Kullanıcı Merkezli Metinsellik Ölçütleri

Amaçlılık: Metnin iletişimsel amaçlarına uygun biçimde bağlaşık ve tutarlı kılınmasıdır.

Durumsallık: Metnin kullanıldığı belirli bir durumda o duruma özgü iletişimsel amaçlara (örn. bilgi vermek ve bu yolla uyarmak gibi) hizmet etmesidir.

Kabuledilebilirlik : Metnin hem bağlaşık ve tutarlı hem de durum bağlamı ile uyumlu olmasıdır.

Bilgisellik: Metnin alıcısı için yeni bilgi içermesidir.

Metinlerarası ilişki: Bir metnin diğer metinlerle kurduğu ilişkidir. (örn. bilimsel makaledeki alıntılar, karşılıklı konuşmada geçen sözlere yönelik hatırlatma)

Metin Türü nedir? Söylem-Tür-Metin

Söylem: Metinlerin iletişim işlevi kazanmasını sağlayan, metindeki dilsel düzenlemeler aracılığıyla izlenebilen ve algılanabilirlik kazanan soyut bir olgudur. Dilin üreticisi (konuşucu, yazar), ve alıcısı (dinleyici, okur), dilin belli zaman-uzam bağlamı içinde, belli iletişimsel işlev ve amaçlarla üretilmiş sözceler ve metinler yoluyla dil etkileşimsel boyutuyla ele alınır.Bir diğer ifadeyle, söylem dilbilimde karşılıklı konuşma, röportaj, sohbet ya da şaka yapma, kutlama gibi birbirinden ayırt edilebilen farklı konuşma olaylarına işaret eden davranışsal bir birimdir.

Tür: Belirli bir iletişimsel olay sınıfıdır, belli iletişimsel amaçları taşıyan üyeleri yani söylem topluluğun tüm üyeleri tarafından tanınan, o metne özgü söylem şeması ve dil kullanımı olan kavramdır.

Söylem topluluğu dilsel topluluktan farklıdır. Söylem topluluğunda dil kullanımı işlevsel bir davranış olup ortak amaçlarla biçimlenen söylem topluluğunun üyelerince kabul edilen bir süreçtir. Buna karşın dilsel toplulukta dil kullanımı toplumsal bir davranış olup temel toplumsallaşma sürecinin bir parçasıdır. Ayrıca dilsel topluluğa katılım doğal süreç içinde kendiliğinden gerçekleşir ve çevre ve duygusal koşullara bağlı olarak belirlenir.

Saklanan satırlar
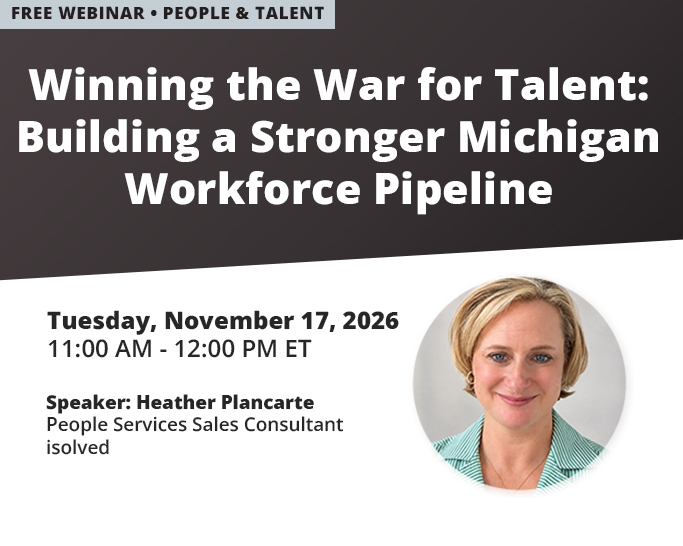 Winning the War for Talent Building a Stronger Michigan Workforce Pipeline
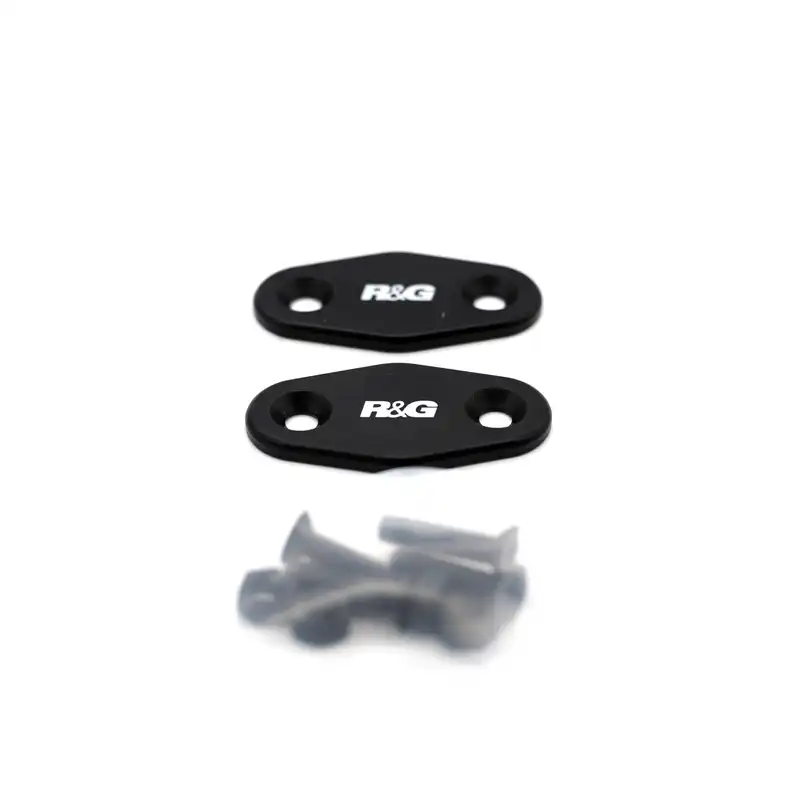 Mirror Blanking Plates for Aprilia RS 125 '21-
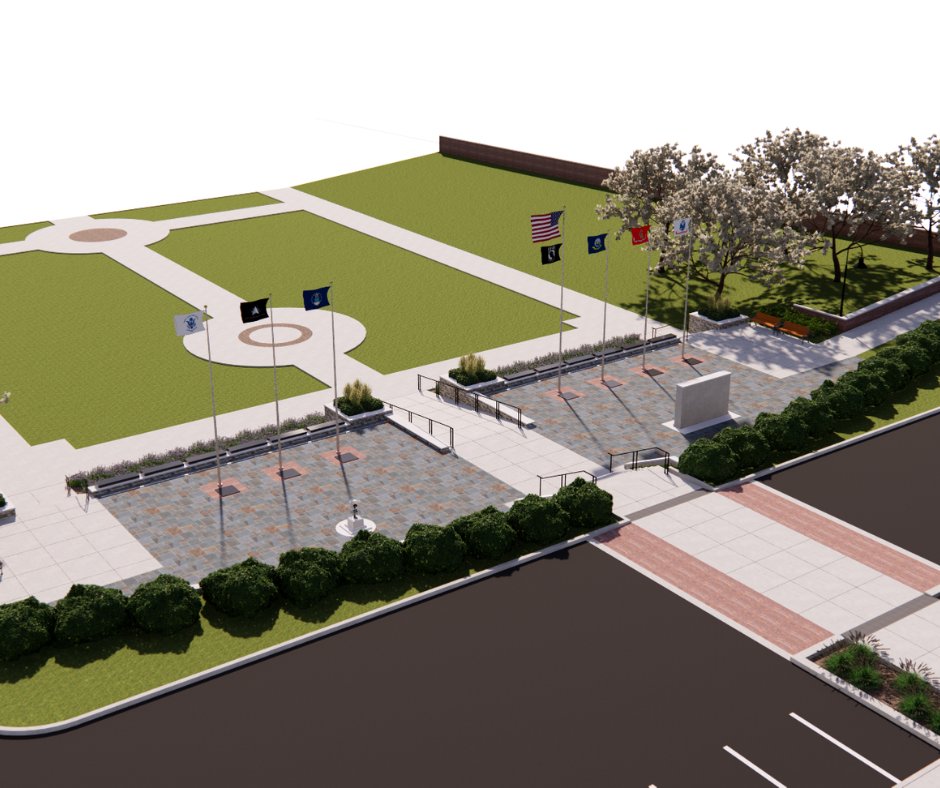 Plans are set in motion to further invest in the #EKU Veterans Memorial! Previously located in Powell Plaza, the new memorial will be constructed in the Carloftis Garden, providing a larger space for quiet reflection in an easily accessible location.

stories.eku.edu/events/archite…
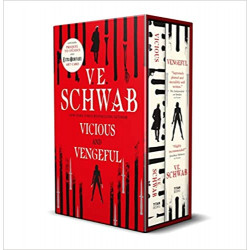 Vicious/Vengeful slipcase de V.E. Schwab9781789099744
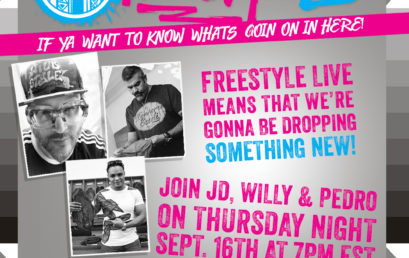 Tune in to Freestyle Live NOW!
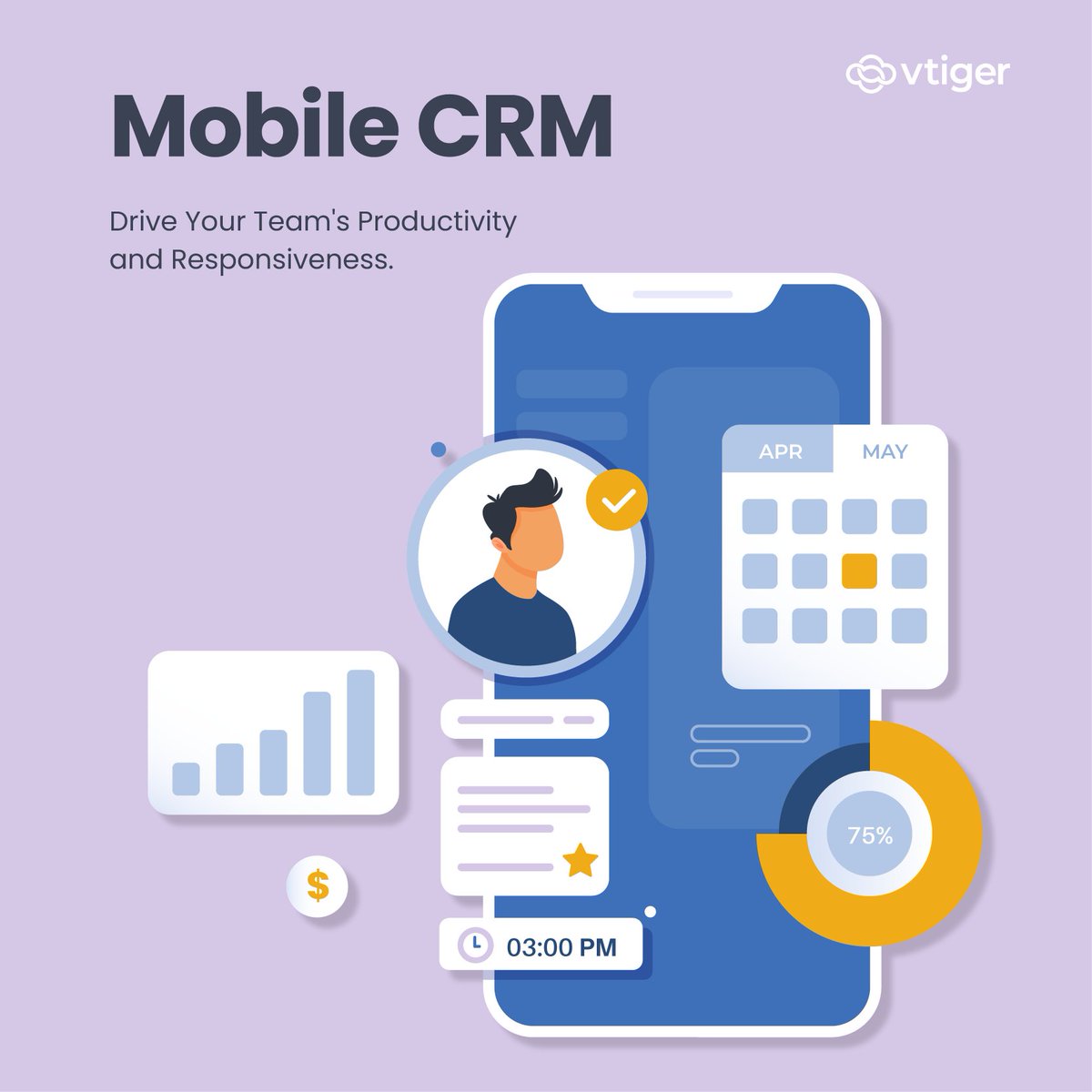 Vtiger CRM tweet media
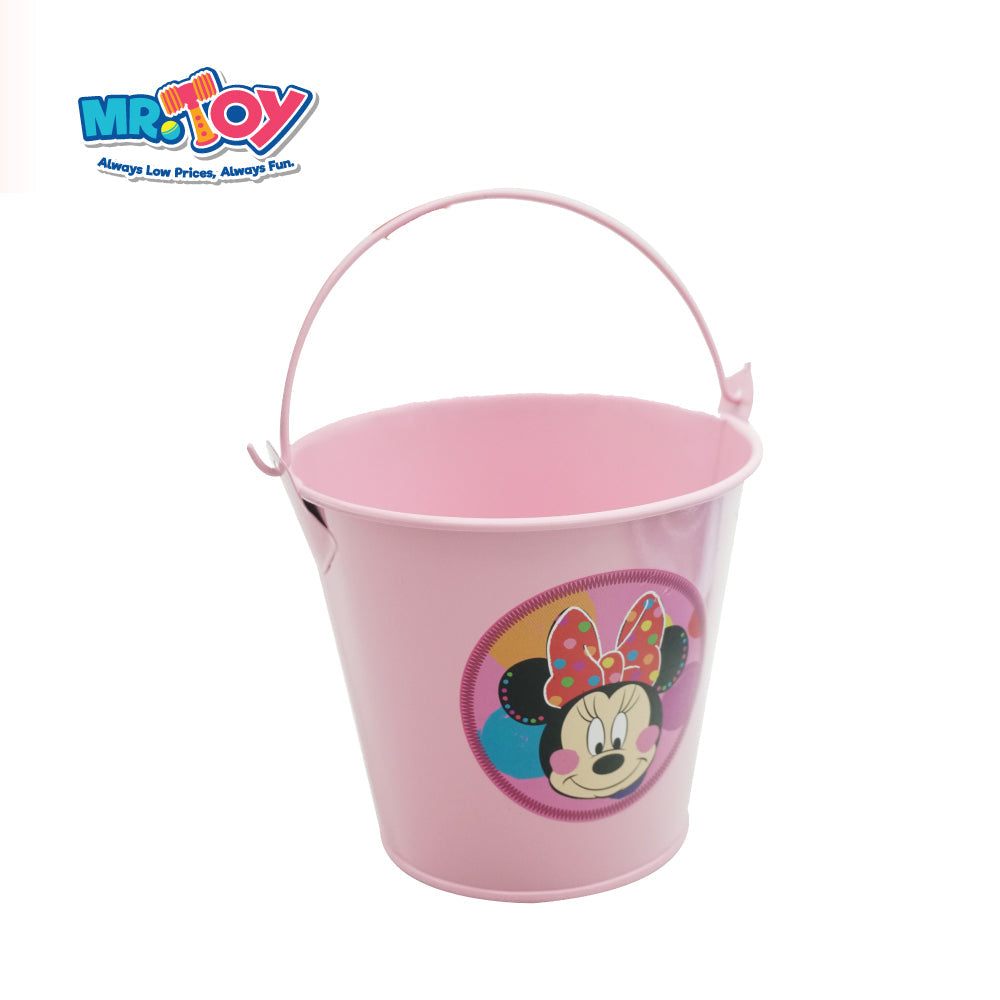 DISNEY Minnie Metal Pail (11cm x 10cm)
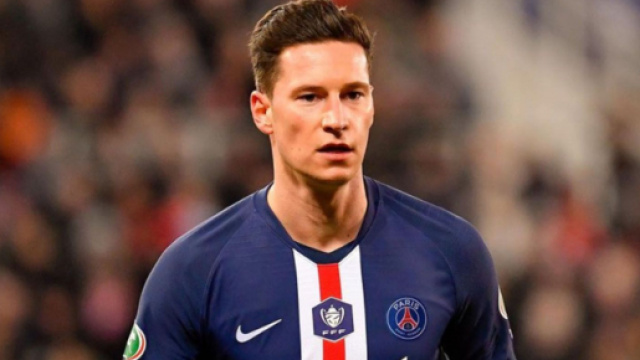 Julian Draxler sur le terrain - Capture d'&eacute;cran Instagram @draxlerofficial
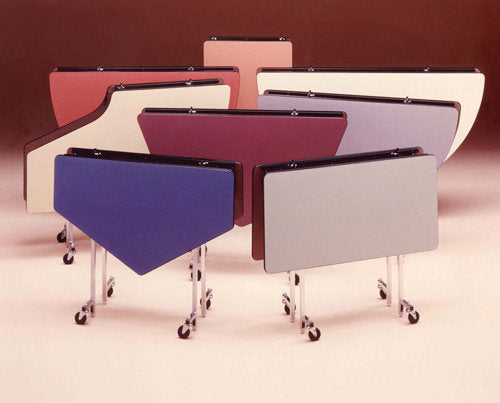 Sico Pacer Mobile Shape Tables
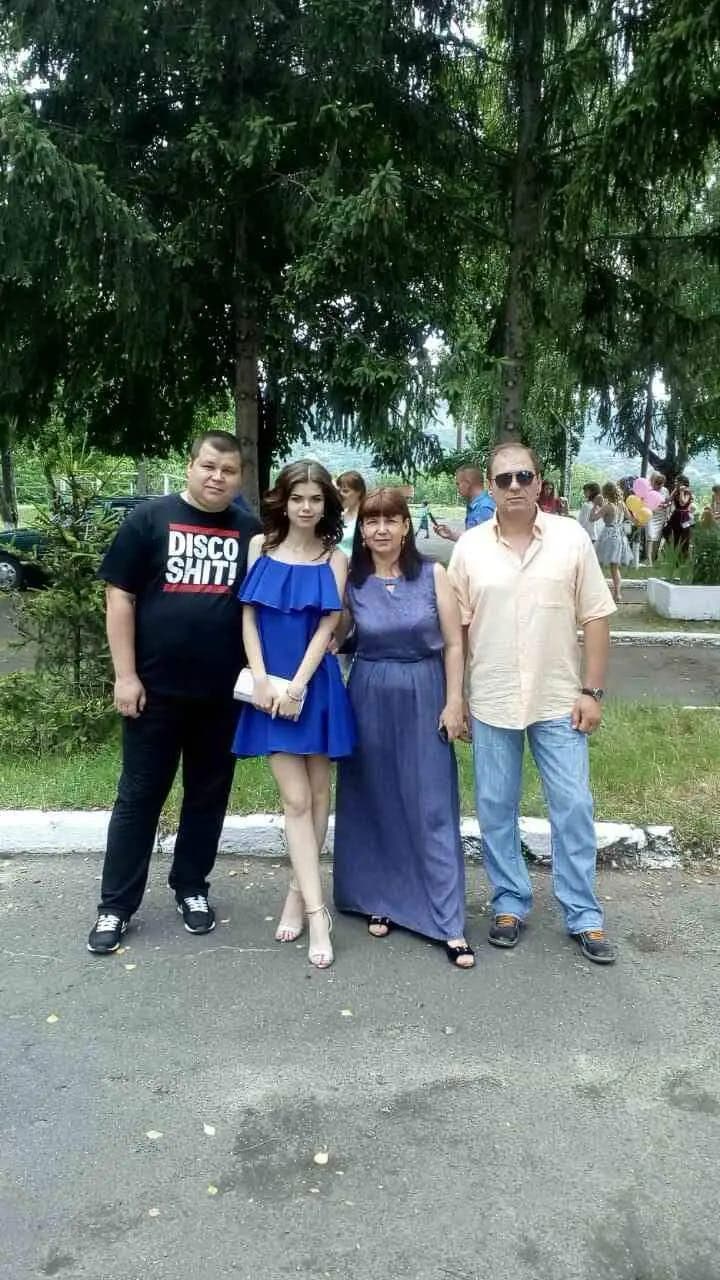Родина — Соколовський Віктор Геннадійович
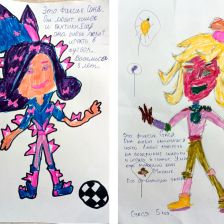 Василиса в конкурсе «ТелеФиксик на «Карусели»»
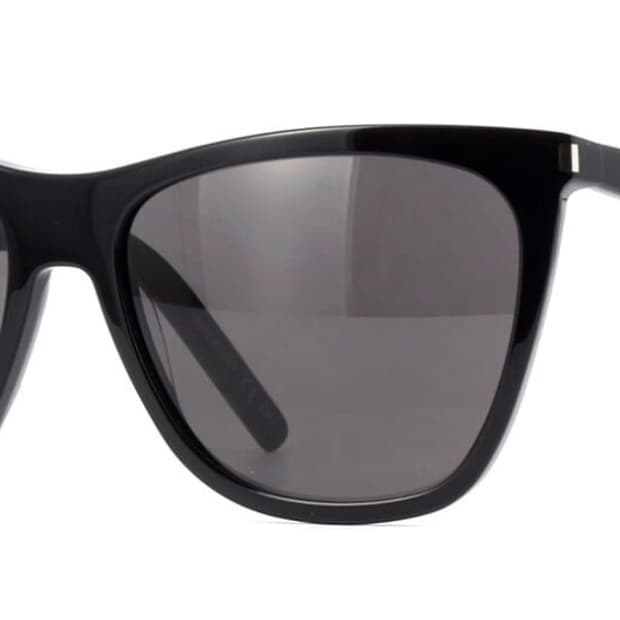 Saint Laurent SL 526 001 black sunglasse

#### İstek
Alıntı metinde "Durumsallık: Metnin kullanıldığı" ile "sözlere yönelik hatırlatma)" arasındaki bölümü, bu iki ifade de dahil olmak üzere, değiştirmeden çıkarır mısınız? Yanıt için yalnızca alıntı metne başvurun.

#### Görev Sonucu
Durumsallık: Metnin kullanıldığı belirli bir durumda o duruma özgü iletişimsel amaçlara (örn. bilgi vermek ve bu yolla uyarmak gibi) hizmet etmesidir.

Kabuledilebilirlik : Metnin hem bağlaşık ve tutarlı hem de durum bağlamı ile uyumlu olmasıdır.

Bilgisellik: Metnin alıcısı için yeni bilgi içermesidir.

Metinlerarası ilişki: Bir metnin diğer metinlerle kurduğu ilişkidir. (örn. bilimsel makaledeki alıntılar, karşılıklı konuşmada geçen sözlere yönelik hatırlatma)